Ma il crollo nei magazzini del grana mi sembra, come dicono quelli colti, archetipico. Scaffalature alte 10 metri, cariche di tonnellate di “grana” (non a caso noi lo chiamiamo così il Parmigiano-Reggiano) lasciate libere, senza ancoraggi, senza sicurezza. Pronte a oscillare ad innescare un drammatico domino che ha sfondato muri e abbattuto colonne. Nessun s’è fatto male, bene, meglio. Però. Anche nelle scatole di montaggio Ikea per uno scaffale Billy, altro nemmeno due metri, viene inserito l’apposito gancetto di fissaggio alla parete. Non per le tonnellate di grana? Se non siamo in grado di tutelare il nostro “grana”, cosa pretendere? E il terremoto c’entra poco, è la minima sicurezza che si richiede. In archivio se vado oltre i 2,50m. devo ancorare, fissare, legare. Logico. Ma costoso e allora, risparmiamo, ottimizziamo, razionalizziamo, etc…E le chiese, torri rovinate a terra? Ci fidavamo nella non sismicità emiliana? Non sismicità? Ma gli architetti del Duca d’Este nel XVI secolo lo dissero a chiare lettere: “Il terremoto non è un disastro, è un fenomeno naturale, è l’uomo che lo trasforma in disastro”. Tutti presi nel gioco del mattone, a tirar su villette in stile geometrile (che, ahimè, sono rimaste su quasi tutte), condomini postmoderni et similia, abbiamo lasciato andare in malora un patrimonio che avevamo ereditato senza meritarlo.

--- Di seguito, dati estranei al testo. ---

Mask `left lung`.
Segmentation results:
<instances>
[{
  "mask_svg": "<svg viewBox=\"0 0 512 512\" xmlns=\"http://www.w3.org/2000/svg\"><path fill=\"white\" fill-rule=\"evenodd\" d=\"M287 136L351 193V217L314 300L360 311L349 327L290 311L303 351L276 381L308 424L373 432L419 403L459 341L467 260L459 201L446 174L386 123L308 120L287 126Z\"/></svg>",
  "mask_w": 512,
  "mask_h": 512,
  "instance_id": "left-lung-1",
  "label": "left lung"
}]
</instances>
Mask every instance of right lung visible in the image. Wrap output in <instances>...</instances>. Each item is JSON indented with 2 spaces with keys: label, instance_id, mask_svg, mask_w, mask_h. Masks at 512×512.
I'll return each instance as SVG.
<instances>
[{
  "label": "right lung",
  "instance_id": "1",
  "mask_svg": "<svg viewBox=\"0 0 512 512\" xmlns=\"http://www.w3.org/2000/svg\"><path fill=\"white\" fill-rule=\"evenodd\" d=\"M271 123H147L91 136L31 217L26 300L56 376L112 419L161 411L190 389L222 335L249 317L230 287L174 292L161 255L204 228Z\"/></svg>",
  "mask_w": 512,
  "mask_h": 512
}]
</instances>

Poi, è vero, siamo emiliani, un po’ matti e con tanta voglia di fare, sempre. In fondo il nostro motto potrebbe essere “Pochi bàli, sò ch’andòm!”, siamo gente strana, come è stato scritto sul web: se vogliamo costruire auto noi facciamo le Ferrari e la Lamborghini, se vogliamo della musica abbiamo Verdi, se vogliamo un formaggio facciamo il grana (ancorato però la prossima volta). Ce la faremo, è la nostra storia che ci ha insegnato a non aspettare gli altri ma a lavorare noi, e bene. Ma riflettiamo su questo evento, riprendiamo a lavorare sul nostro presente/futuro, uscendo dagli slogan dell’Emilia felix, meraviglioso paradiso. Oggi un po’ meno meraviglioso.

Ma la mia assenza da FB è stata motivata anche da un’altra questioncella: ero impegnato in un altra impresa editoriale. Confesso: ho scritto un altro libro! Che volete farci: “è capitato ed è quello che so fare”, dice il poeta.

Un altro libro. Ma stavolta è una cosa diversa. Lascio per un po’ la storia e racconto storie. Curiosi? Spero di sì.